In summary, we demonstrated for the first time that iPSC-derived exosomes could serve as an antigen source of tumor vaccines and combined this with DC-based immunotherapy. The DC vaccine pulsed with iPSC-derived exosomes can induce a broad-spectrum antitumor response and inhibit melanoma progression in prophylactic, therapeutic, and lung metastasis models with no significant adverse effects. Therefore, our research proposes a safe and effective iPSC-based tumor vaccine. Given the systemic extensive antitumor effects and available antigen source, our strategy is emerging as a promising approach for cancer prevention and immunotherapy.

Materials and methods

Mice and cell lines

C57B/L6 mice (H-2^b; 6–8 weeks) were purchased from the Guangdong Animal Experiment Center. All experimental procedures involving animals were approved by the Fifth Affiliated Hospital of Sun Yat-sen University and Animal Care and Use Occasion (00172). Mouse cell lines (H-2^b), including LLC, MC38 colon cancer cells, 4T1 breast cancer cells, and B16-F10 melanoma cells, were purchased from Shanghai Cell Bank, Chinese Academy of Sciences. Complete DMEM medium (supplemented with 10% fetal bovine serum [FBS]) was used for the culture of B16-F10 and LLC cells. Complete RPMI medium was used for the culture of MC38 and 4T1 cells (supplemented with 10% FBS). MiPSCs were cultured in Oricell mESC serum-free culture medium (Cyagen) on well plates previously coated with gelatin, and hiPSCs were cultured in serum-free Stemflex medium (Gibco) on well plates previously coated with Matrigel.

Preparation of miPSCs

MEFs were isolated with trypsin and cultured in RPMI medium supplemented with 10% FBS at 37°C, 20% O₂, and 5% CO₂. A total of 1 × 10⁵ embryonic fibroblasts were seeded on 0.2% gelatin-coated plates and infected with a CytoTune-iPS Sendai reprogramming kit 2.0 (Thermo Fisher Scientific). When ESC-like clones appeared, Oricell mESC serum-free medium (Cyagen) was used for culture. Once clones were grown, miPSCs were passaged and purified by flow sorting with an SSEA-1 antibody.

Preparation of hiPSCs

PBMCs were isolated by Ficoll density gradient centrifugation from a healthy volunteer in our laboratory. (Written informed consent was obtained from healthy donors enrolled. This study was approved by the Ethics Review Committee in the Fifth Affiliated Hospital of Sun Yat-sen University.) Then, 1 × 10⁵ PBMCs were seeded onto Matrigel-coated well plates. On the fourth day of culture, the CytoTune-iPS Sendai reprogramming kit 2.0 was used to infect PBMCs. The cells were transferred to Stemfex medium on day 7 of induction. ESC-like clones appeared in approximately 14 days and, when the clones were grown, hiPSCs were passaged and purified by fluorescence-activated cell sorting with an SSEA-4 antibody.

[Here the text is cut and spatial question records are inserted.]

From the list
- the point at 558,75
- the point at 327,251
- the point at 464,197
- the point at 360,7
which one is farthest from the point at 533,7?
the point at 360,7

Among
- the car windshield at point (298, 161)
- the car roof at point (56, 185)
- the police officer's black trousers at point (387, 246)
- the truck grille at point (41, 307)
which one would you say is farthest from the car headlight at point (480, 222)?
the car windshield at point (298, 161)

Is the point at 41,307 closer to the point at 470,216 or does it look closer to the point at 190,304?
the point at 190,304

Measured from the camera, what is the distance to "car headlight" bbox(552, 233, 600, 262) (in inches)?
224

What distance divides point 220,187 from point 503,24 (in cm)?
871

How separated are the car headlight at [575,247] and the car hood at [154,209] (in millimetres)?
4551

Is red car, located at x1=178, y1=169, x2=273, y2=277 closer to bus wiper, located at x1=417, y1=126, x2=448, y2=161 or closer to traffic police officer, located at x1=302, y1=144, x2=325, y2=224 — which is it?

Preparation of Bone Marrow-derived Mesenchymal Stem Cells (BM-MSCs)

Mouse BM-MSCs were isolated and cultured according to a previous protocol.⁷¹ In brief, bone marrow cells were flushed out from the bone marrow cavity of C57B/L6 mice and then incubated with the following antibodies at 4°C for 20 min: Sca-1, CD29, CD45, and CD11b, all purchased from BioLegend. Next, the Sca-1⁺CD29⁺CD45⁻CD11b⁻BM-MSCs were sorted by flow cytometry (BD Biosciences) and cultured at 37°C with 5% CO₂ supplement. The culture medium for BM-MSCs consisted of DMEM, streptomycin/penicillin, and 10% exosome-free FBS.

Preparation of exosomes

As described previously,⁷² the cell culture supernatant was pre-centrifuged at 800 × g for 5 min to remove large cell debris, followed by centrifugation at 2,000 × g for 10 min to remove small cell debris as well as large cell vesicles. Then a 0.22 μm membrane was used to filter the supernatant and the exosomes were isolated by ultracentrifugation at 100,000 × g for 90 min. PBS was then added and the exosomes were centrifuged at 100,000 × g for 90 min and repeated twice to wash away contaminating proteins. Finally, the protein and nanoparticle concentrations were quantitatively measured by NTA and a BCA protein assay kit, respectively.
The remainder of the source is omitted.